▶ _SOURCE PASSAGE_:
--------

It's hard to think of many decisions more personal and life-altering than whether and when to have children. Of course, it isn't always a "decision." Even now, with modern family planning methods, becoming a parent is often unplanned, and sometimes unwanted. But for some women it is not being able to become a parent that is unplanned and unwanted. That's why it is so important for the Gates Foundation-sponsored family planning summit in London on July 11 to send a clear message on preventing forced or coerced sterilization.
Imagine if your right to have a family was taken away from you, without your knowledge or consent, or with "consent" obtained through deceit or coercion.
Imagine you were sterilized because it was easier than teaching you about effective but less permanent methods of contraception - including intrauterine devices or hormonal implants. Or to avoid the inconvenience of your menstruation. Shouldn't we also be talking about these issues when we discuss family planning?
In many parts of the world, women rely on sterilization voluntarily as one of a range of methods for family planning. However, for other women, including women and girls with disabilities, sterilization is not a choice.
Forced or coerced sterilization is often justified by claiming that it is in the "best interests" of women and girls with disabilities. But how are those interests defined, and who is defining them? Why isn't there greater attention in protecting women and girls with disabilities against sexual abuse and exploitation? Why are there so few services to support and empower women with disabilities in decisions about becoming parents?

--------

▶ _TASKS TO COMPLETE_:
**A.** According to the passage on forced sterilization, where and when is the Gates Foundation-sponsored family planning summit held?
**B.** Write a continuation of the passage on forced sterilization, beginning after its final sentence.

▶ _DATASET SECTION_:

--------

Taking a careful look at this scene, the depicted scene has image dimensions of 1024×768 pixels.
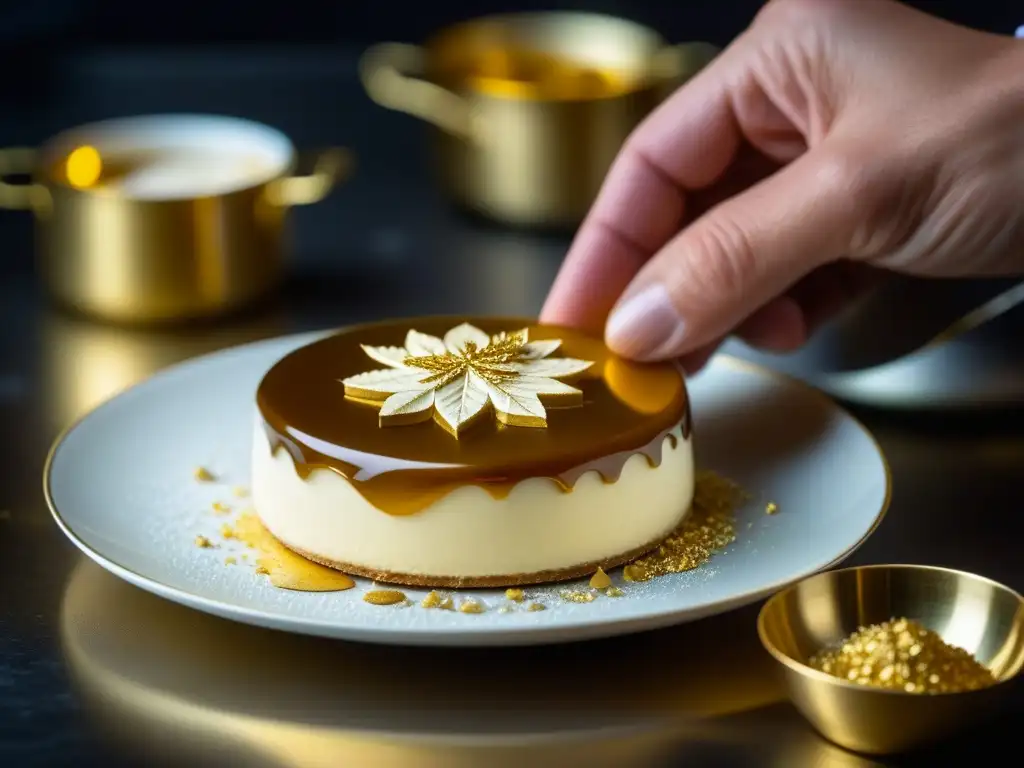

--------

▶ _OUTPUTS FOR THE TASKS_:
**A.** In London on July 11.

**B.**
Subarna, who lives in Nepal, has a 30-year-old daughter with intellectual disability and autism. When her daughter reached adolescence, Subarna worried that her daughter wasn't being protected from sexual abuse at school. She contemplated sterilizing her daughter to prevent pregnancy but decided against it -- concerned about the trauma of the medical procedure for her daughter. Also, sterilization can place women and girls with disabilities at even greater risk of sexual violence once it is known in the community that they cannot get pregnant.
The right to bodily integrity and the right of a woman to make her own reproductive choices are enshrined in many international human rights treaties. In particular, the Convention on the Rights of Persons with Disabilities reinforces the right to found and maintain a family and to retain fertility on an equal basis with others.
The stakeholders in the summit need to discuss forced and coerced sterilization of women and girls with disabilities and take a stand that while sterilization may have a place in family planning, it should only be performed with the free and informed consent of the woman herself, including women with disabilities.
Money pledged at the meeting should support sexual education and parenting programs that are available and accessible to women and girls with disabilities. This means setting up programs in buildings with ramps, and providing information about reproductive and family rights in appropriate and accessible formats, such as Braille or easy-to-understand text designed for women and girls with intellectual disabilities. Women and girls need to be clearly informed when discussing sterilization that it is irreversible, but that reversible alternatives exist. They need to have access to alternative contraception methods.
Governments and donors should also focus on ensuring that women and girls with disabilities have access to training in self-defense and assertiveness, developing personal assistance and support services in the community, and monitoring closed settings in which women and girls with disabilities are often placed -- orphanages, psychiatric hospitals, and institutions.
Just as important, women and girls with disabilities should be invited to participate in evaluating and developing legislation, programs and policies to ensure that their rights, including the right to have a family, are respected and fulfilled.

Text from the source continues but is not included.